As bad as it sounds, photography is just to accessible today: anyone can buy a nice prosumer or even a professional camera, turn the dial to auto, and spray and pray. With little to no thought about what they are taking a picture of they can put the photo into Adobe Lightroom, put a “moody edit” on it, and BANG everyone thinks they are a great photographer.

Can any kook with a camera just say they are a photographer? Or is there is distinguishing difference to the camera toting amateur and the eagle eyed professional? This is a philosophical question I’ve been asking myself over the past few years. What really sets the the fake photography apart from the real photographers?

To answer this question I turned to longtime friend and photographer, Jack Starkebaum.

Photographer Jack Starkebaum (Photo: Jack Murphy)

When I asked, “What sets an amateur photographer apart from a professional photographer?”

Starkebaum said, “Real photographers don’t take photos, they make photos.”
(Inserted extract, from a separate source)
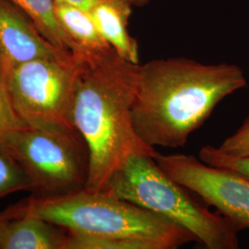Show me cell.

The answer was so simple, yet it made so much sense. A true photographer isn’t simply taking photos of what is around him. He is using every aspect of his surroundings and every setting in his camera to create the image that he wants. A real photographer can capture a moment in a way that will inspire and educate the viewer.

“A photo only captures one moment in time, and that moment is a story. What a photographer chooses to put in the frame or chooses to leave out of the frame creates that story.”

Starkebaum attempts to apply the tenants of making a photo every time he picks up his camera. This has allowed him to become published in calendars, sell prints, and also to become the assistant photo editor at the Collegian. Even with all this success, he still doesn't consider himself a professional.

How Starkebaum makes a photo:

  1. “First I think about what makes the subject interesting. Is it the wide landscape or the small details?”
  2. “Then I visual the composition. I think about the light conditions, how harsh the light is, the shadows, my focal length, framing, and depth of field.”
  3. “After that I take the photo.”
  4. “If I’m in a situation where I have time to look at the back of the camera, I look at the photo and possibly re-frame it. If I’m in a situation where I can do that, I just do the best I can to get the photo perfect the first time.”
  5. “When I get home, I upload the files to my computer and put them into lightroom. I don’t like to edit them super hard, I like to highlight some of the things in the photo that stood out to me while I was there.”

“There are more people doing photography now than ever before. I think its a great thing and a bad thing. Instagram is great, its allowed everyone to share there photos and tell their own stories. Its caused problems for professional photographers, because now people think they can go out and and get the same results as professionals.”

Next time you pick up your camera remember to think about what is around you, don’t just spray and prey. Think about your subject, visualize your composition, and take the photo. Because anybody can take a photo, but not everyone can make a photo.